Atleta que trabalha na Sexta-Feira Santa tem direito ao dobro?

Por Higor Maffei Bellini

No esporte, ainda há quem trate treino, concentração, viagem e jogo como se fossem uma rotina que paira acima das regras gerais do trabalho, pensando que o esporte é um mundo apartado em que não há aplicação da CLT e demais regras trabalhistas básicas. Não é assim.

O fato de o calendário esportivo não parar em feriados, pois é oferecida a possibilidade para o público estar presente no estádio ou arena, no dia em que não precisa ir trabalhar, não elimina direitos trabalhistas básicos de quem vive da própria força de trabalho, na indústria do esporte, seja como atleta, membro de comissão técnica, rouparia ou qualquer outra função.

Quando o atleta profissional trabalha na Sexta-Feira Santa, a primeira pergunta jurídica não é se havia campeonato no sábado ou se a viagem era necessária. A pergunta correta é outra: naquela cidade, a Sexta-Feira da Paixão era feriado válido? Isso porque a Lei nº 9.093/1995 estabelece que os feriados religiosos são os dias de guarda declarados em lei municipal, em número não superior a quatro, incluída a Sexta-Feira da Paixão.

A diferença entre feriado, como o da sexta-feira, santa, e ponto facultativo está justamente na obrigatoriedade da folga. No feriado, o empregado não é obrigado a trabalhar, para todos os que as atividades não aconteçam nesse dia, pois, se acontece como no mundo do esporte, ele trabalha e isso traz consequências. Já no ponto facultativo, a empresa pode decidir se libera ou não os funcionários.

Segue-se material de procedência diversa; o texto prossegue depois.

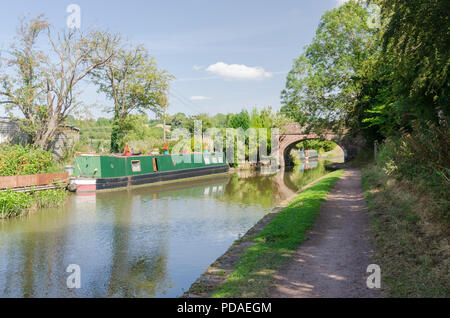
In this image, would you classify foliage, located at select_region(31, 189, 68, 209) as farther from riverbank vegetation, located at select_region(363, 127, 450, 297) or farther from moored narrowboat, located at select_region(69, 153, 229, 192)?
riverbank vegetation, located at select_region(363, 127, 450, 297)

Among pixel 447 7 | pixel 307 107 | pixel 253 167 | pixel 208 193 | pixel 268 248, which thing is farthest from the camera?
pixel 253 167

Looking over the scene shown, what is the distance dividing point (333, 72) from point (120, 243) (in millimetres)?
21403

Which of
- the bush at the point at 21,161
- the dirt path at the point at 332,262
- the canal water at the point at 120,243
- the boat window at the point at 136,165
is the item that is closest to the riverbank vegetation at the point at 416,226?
the dirt path at the point at 332,262

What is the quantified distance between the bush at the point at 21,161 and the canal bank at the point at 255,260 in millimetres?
9996

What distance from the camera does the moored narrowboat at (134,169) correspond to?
18516 mm

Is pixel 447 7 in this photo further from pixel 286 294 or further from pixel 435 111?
pixel 286 294

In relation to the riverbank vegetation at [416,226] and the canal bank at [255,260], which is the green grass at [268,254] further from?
the riverbank vegetation at [416,226]

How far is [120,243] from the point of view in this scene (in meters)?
9.06

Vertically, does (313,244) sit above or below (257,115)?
below

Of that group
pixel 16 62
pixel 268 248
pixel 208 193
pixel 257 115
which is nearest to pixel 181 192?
pixel 208 193

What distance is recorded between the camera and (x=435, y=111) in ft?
30.5

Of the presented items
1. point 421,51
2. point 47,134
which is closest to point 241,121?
point 47,134

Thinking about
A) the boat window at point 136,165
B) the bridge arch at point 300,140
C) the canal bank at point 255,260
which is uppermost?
the bridge arch at point 300,140

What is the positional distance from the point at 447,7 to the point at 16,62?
20565 millimetres
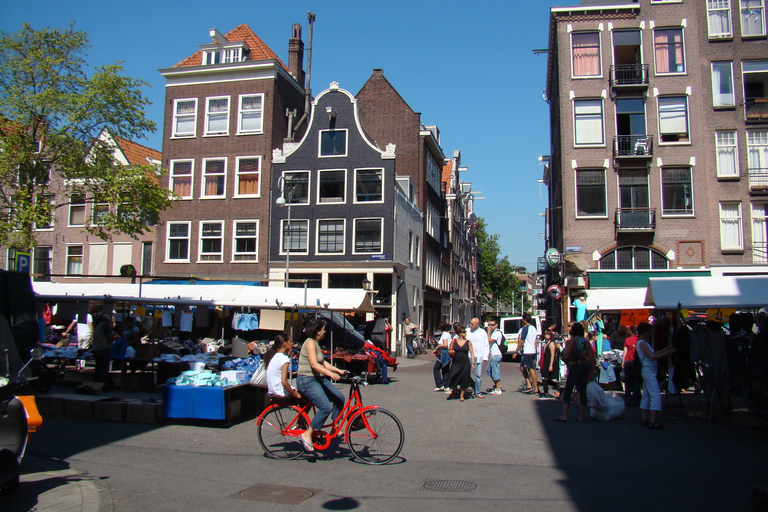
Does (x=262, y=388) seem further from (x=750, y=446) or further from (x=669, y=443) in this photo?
(x=750, y=446)

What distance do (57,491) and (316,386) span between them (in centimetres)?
295

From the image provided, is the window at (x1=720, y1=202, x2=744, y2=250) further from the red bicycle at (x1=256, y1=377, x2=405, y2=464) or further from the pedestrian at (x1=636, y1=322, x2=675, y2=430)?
the red bicycle at (x1=256, y1=377, x2=405, y2=464)

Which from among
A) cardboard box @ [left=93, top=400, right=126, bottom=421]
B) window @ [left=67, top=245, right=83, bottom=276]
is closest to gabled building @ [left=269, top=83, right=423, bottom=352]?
window @ [left=67, top=245, right=83, bottom=276]

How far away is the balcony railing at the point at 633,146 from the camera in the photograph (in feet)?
88.2

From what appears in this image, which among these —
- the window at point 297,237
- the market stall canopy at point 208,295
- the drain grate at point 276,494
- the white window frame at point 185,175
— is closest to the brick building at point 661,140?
the window at point 297,237

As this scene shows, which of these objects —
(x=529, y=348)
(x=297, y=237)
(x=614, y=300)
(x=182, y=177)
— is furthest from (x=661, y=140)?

Reconhecido que a Sexta-feira Santa é feriado, a consequência trabalhista vem da Lei nº 605/1949. O art. 9º prevê que, nas atividades em que a paralisação não seja possível por exigência técnica, o trabalho em feriados civis e religiosos deve ser remunerado em dobro, salvo se houver outra forma de compensação autorizada. Em outras palavras: o clube até pode exigir trabalho no feriado, porque o esporte profissional tem dinâmica própria, mas isso não significa trabalhar de graça, ou receber como se fosse um dia comum.

E aqui entra um ponto essencial para o esporte: o trabalho do atleta e demais membros da comissão técnica não é só entrar em campo. Se o atleta treinou na Sexta-Feira Santa, trabalhou. Se jogou, trabalhou. E, a depender das circunstâncias concretas, se ficou em viagem oficial, em deslocamento determinado pelo clube, para atuar no sábado, também pode estar em tempo à disposição do empregador. No futebol profissional, a prestação laboral não se resume aos noventa minutos de partida. Ela alcança toda a rotina imposta pelo contrato quando vinculada à atividade profissional.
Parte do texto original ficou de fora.